Linux 3.0 Is A Big Deal (Kind Of)
20 September 2011
The release of kernel 3.0 in the Linux world was effectively downplayed by a good portion of the Linux world as “just another update.” And they’re right- the version was going to be 2.6.40, until Linus Torvalds switched it to 3.0 to commemorate the 20th anniversary of Linux. In that sense, no, Linux 3.0 was not a big deal as far as the 44 million lines of code in the kernel were concerned. It only added the usual collection of drivers and bug fixes.

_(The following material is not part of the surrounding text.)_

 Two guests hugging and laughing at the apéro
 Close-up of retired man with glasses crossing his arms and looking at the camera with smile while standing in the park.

However, 3.0 is, from a publicity standpoint, a huge milestone for Linux in a lot of ways. It shows, among other things, that Linux is continuing to grow and evolve and is a viable piece of software. The fact that the version number was bumped to 3 could have made much more of an impact on the non-Linux world than it actually did- understandably, few people would care to hear that Linux hit version 2.6.40, but jumping a whole number is considered a big deal. Windows has moved to that scheme- Windows 7, Windows 8- as has Firefox, jumping from 3.x to 4, then 5, and now 6, with 7 to be released at the end of September. It makes for good marketing when users can brag about using a higher number, whether or not that number means a lot technologically. Even someone such as myself, who is aware of the marketing and its use, is affected by it. As soon as Linux 3.0 was released, I spent a long, impatient week or so waiting for it to show up on my own computer.

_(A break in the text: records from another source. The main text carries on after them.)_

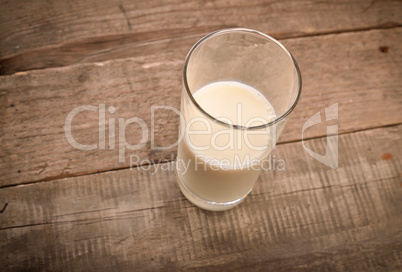 Fresh milk on wood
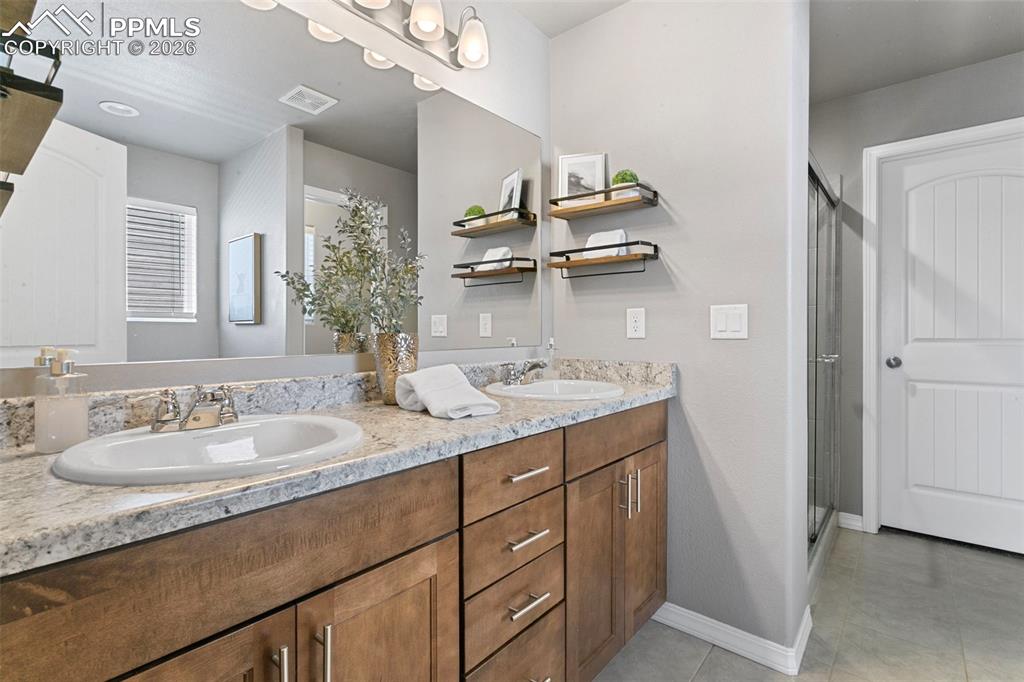 Image 28 of 47: Master Bath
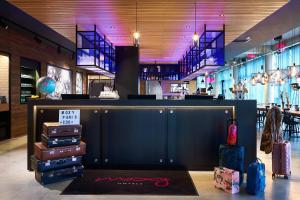 un deposito con un mucchio di bagagli in una stanza di Moxy Paris Charles de Gaulle Airport a Roissy en France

Kernel 3.0 even makes some waves in the software world where the change is known to be (from the developer standpoint) fairly insignificant. Due to version numbers, developers and hardware manufacturers have been able to claim Linux compatibility to the latest version without actually updating the Linux side of their software. “Supports Linux 2.x.x” has appeared on software support information for some time now even if that particular software was made 5 years ago or more. The version number jump breaks that scheme, not only from the packaging standpoint, but from a programming standpoint as scripts that check kernel versions will be met with a shiny, new, confusing “3.0.2” (as it stands now in Arch) rather than 2.x.x.
So what was the deal with 3? Technically, nothing out of the ordinary (though it now has drivers for the Kinect!). Out in the world, it was a different story and could have made for some great news from the world of the kernel. It’s hard not to be interested when you hear “Linux 3.0 is out- with Kinect support!”